## [Parts of the exercise]
**A)** In the forum thread about rifles, why does the first poster still prefer an old-fashioned 7.62 rifle? Answer in one to three sentences.
**B)** Carry the forum thread about rifles on past its last post.

The US Army's statement, although I find it's reasonable. If you look at the physics, you cannot compare the .30 short with the NATO SS-109 5.56 round. Velocity, penetration, impact and all that.

Personally I still prefer an old fashioned 7.62 SLR/FN/R1/G3/CETME etc on the grounds that you can shoot through walls, trees etc with it. But the weight argument is valid - I've tested!

So for WW2, I'll have a Sturmgewehr.


----------



## DerAdlerIstGelandet (Nov 26, 2006)

I was not think about the Sturmgewehre and with all these valid points I am with ndicki on this.


----------



## rochie (Nov 26, 2006)

ndicki is spot on ww2 the stg-44 after that the good old slr my favorite weapon that ive fired


----------



## HealzDevo (Nov 26, 2006)

I am going to be stupid and say Pazerfaust as that is one killer weapon with lots of barrels. But no I think i'd prefer a flamethrower, as well as a STG-44 for when they get too close and I have to bail out. Oh, and don't forget the vodka and a fuel-pump so I can surround myself with a flaming wall of petrol and alcohol. Yes, that should keep the buggers out for a little while...


----------



## ndicki (Nov 27, 2006)

Panzerfaust? Lots of barrels?     If the figure following zero is lots, then I'll give it you!


----------



## Matt308 (Nov 27, 2006)

Understand that the M1carbine (110gr at 1900fps) is not the same ballistically as the 5.56x45mm (55-62grs at about 3200fps). But with the M1 carbine having about twice the kinetic energy of a .357mag, I don't think we're talking about a popgun either.

stg-44 gets the cool factor. But not the thumbs up for a long dreary march. Too damn heavy. And it aint shootin' thru no trees. Not even the .30-06 or .308 will do that unless the tree is a sapling and your target is right behind it. Tests have proven that virtually any small arms caliber will deflect significantly with even slight brush.

Perhaps we should refine our requirements. Example, one might choose a completely different weapon for fortified defensive positions with long fields of fire, versus one for solo or squad patrol, versus one for attacking a semi-fortified position. Too many variables. Thus my assumption that I must choose only one because of some dire circumstances that exist. I'd much rather pick the proper gear for the situation if that is my choice.

Give me a M-14 any day of the week if nothing else enters into the equation.


----------



## ndicki (Nov 27, 2006)

Matt308 said:


> Give me a M-14 any day of the week if nothing else enters into the equation.



The L1A1 SLR or R1 FN FAL are better!

## [Data excerpts]
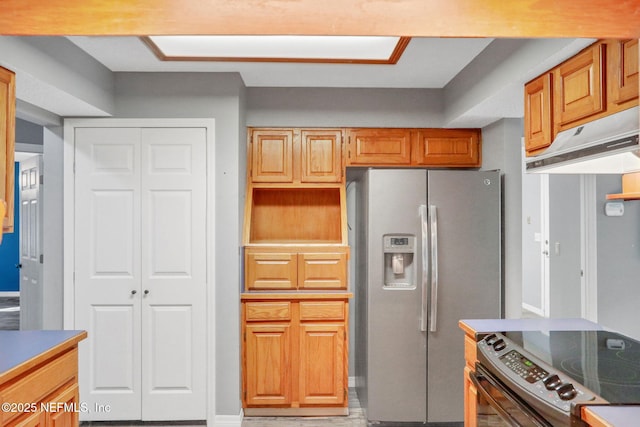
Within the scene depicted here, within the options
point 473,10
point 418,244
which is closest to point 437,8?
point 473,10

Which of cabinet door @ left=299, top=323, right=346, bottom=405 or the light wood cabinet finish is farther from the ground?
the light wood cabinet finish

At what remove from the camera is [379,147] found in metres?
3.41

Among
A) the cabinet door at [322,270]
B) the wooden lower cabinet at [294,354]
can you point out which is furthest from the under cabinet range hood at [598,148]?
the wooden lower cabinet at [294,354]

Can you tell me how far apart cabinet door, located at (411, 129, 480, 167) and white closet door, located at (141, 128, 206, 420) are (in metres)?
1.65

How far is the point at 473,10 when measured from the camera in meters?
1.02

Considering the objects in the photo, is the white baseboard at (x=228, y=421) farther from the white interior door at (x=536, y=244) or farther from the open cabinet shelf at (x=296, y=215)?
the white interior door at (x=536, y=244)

---

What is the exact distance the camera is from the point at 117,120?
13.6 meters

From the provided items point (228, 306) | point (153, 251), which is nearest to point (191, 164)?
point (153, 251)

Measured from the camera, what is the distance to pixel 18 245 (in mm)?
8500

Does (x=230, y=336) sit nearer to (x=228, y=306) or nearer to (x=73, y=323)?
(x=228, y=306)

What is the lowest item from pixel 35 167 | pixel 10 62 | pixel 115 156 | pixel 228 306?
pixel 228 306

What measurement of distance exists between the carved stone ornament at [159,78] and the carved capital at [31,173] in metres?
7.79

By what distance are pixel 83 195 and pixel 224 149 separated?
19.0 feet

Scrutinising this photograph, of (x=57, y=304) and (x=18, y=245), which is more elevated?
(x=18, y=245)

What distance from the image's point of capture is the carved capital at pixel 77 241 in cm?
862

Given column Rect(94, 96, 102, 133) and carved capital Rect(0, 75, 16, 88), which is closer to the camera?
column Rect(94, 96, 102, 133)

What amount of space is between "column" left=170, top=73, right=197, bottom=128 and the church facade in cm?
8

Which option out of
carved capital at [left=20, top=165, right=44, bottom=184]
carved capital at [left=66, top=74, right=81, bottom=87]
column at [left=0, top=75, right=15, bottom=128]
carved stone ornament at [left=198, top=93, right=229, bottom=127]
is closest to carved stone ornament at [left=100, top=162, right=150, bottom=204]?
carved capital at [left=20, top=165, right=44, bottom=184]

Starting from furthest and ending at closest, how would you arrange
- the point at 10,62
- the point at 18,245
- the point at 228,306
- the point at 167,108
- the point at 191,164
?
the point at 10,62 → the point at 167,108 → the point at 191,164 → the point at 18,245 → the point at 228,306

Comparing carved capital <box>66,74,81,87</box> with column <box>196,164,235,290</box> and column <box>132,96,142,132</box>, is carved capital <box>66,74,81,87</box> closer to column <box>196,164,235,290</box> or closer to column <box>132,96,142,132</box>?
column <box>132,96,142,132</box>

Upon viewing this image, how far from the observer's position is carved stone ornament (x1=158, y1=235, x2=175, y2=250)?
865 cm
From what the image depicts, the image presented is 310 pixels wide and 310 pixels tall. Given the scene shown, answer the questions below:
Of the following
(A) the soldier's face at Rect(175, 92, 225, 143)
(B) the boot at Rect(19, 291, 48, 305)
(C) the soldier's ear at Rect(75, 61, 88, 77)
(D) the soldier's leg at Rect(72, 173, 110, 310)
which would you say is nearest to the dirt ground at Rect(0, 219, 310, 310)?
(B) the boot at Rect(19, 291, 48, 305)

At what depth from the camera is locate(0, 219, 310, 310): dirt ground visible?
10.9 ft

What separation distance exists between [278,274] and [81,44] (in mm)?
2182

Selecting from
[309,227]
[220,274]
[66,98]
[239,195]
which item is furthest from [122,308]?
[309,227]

## [Responses]
**A)** The poster prefers it because a 7.62 rifle can shoot through walls, trees and the like.

**B)**
----------



## Matt308 (Nov 27, 2006)

I own both. We'll agree to disagree.


----------



## schwarzpanzer (Nov 27, 2006)

Can only be one thing; the Lee-Enfield! Any version will do, but I'd like the '18 inches of steel' sword-bayonet - if it is a desperate situation we are talking about?

I don't really rate the M1 Carbine, StG44 or 5.56mm NATO round too much, my reasons why should be known. There are plus points though; the M1 Carbine performed well against thinly clothed targets (Obviously excluding the Soviets in WW2), the StG44 was a good weapon and the 5.56 is light and readily available.


----------



## DerAdlerIstGelandet (Nov 28, 2006)

HealzDevo said:


> I am going to be stupid and say Pazerfaust as that is one killer weapon with lots of barrels.



What are you talking about? The Panzerfaust was a recoiless gun not a rocket launcher and it had one barrel not many. It would have been useless against troops coming at you.

Below is a panzerfaust.


----------



## rochie (Nov 28, 2006)

always liked the look of the M-14 but never got the chance to fire one would of been nice to compare it against L1A1


----------



## Joe2 (Nov 28, 2006)

BREN nout can beat it


----------



## Vassili Zaitzev (Nov 28, 2006)

I would have to respond with an M-1 Garand. The rifle has been battle tested and rated on the military channel as one of the top 10 rifles and assualt rifles, it was rated better than the Stumgewher 44. I don't believe it was as heavy as the thompson, fired a good hard hitting .30 caliber round, and could be fitted with a grenade or a knife. Only problem with it though would be the small eight round clip and difficulty to reload mid-clip.


----------



## HealzDevo (Nov 28, 2006)

Opps I meant the Fligerfaust... That is the one with the multiple barrels. Rumoured to have been tested in the Battle of Berlin against Russians...


----------



## k9kiwi (Nov 29, 2006)

FN FAL.

And don't tell me it wasn't a WW2 weapon.

Designed in belgium prior to ww2 the plans/drawings were smuggled out to the British.

One reason for it not being produced was the inordinate amount of retraining tactcal decisions that would have been needed at war.

Yup .308 or .303 cal FN FAL, go kick some.

Called the SLR in later years.


----------



## Joe2 (Nov 29, 2006)

For me=LOADS of smoke gernades. that way I could be a coward and run away


If not, the Bren gun. Like i said before, nothing can beat it.


----------



## ndicki (Nov 29, 2006)

Good piece of kit, the Bren. Her Majesty lent me one of hers for a while.


----------



## Joe2 (Nov 29, 2006)

k9kiwi said:


> FN FAL.
> 
> And don't tell me it wasn't a WW2 weapon.
> 
> ...



My dad used an SLR. It was an FN FAL with a few minor tweaks. Strange tweaks. For a start, the fire selector was removed so you could only fire in semi-automatic. SLR stood for Self Loading Rifle. It had something to do with British Pride (especially at the enfeild company, who had been making guns for the British Army for hundreds of years) in using weapons that were not British Designs.


----------



## schwarzpanzer (Nov 29, 2006)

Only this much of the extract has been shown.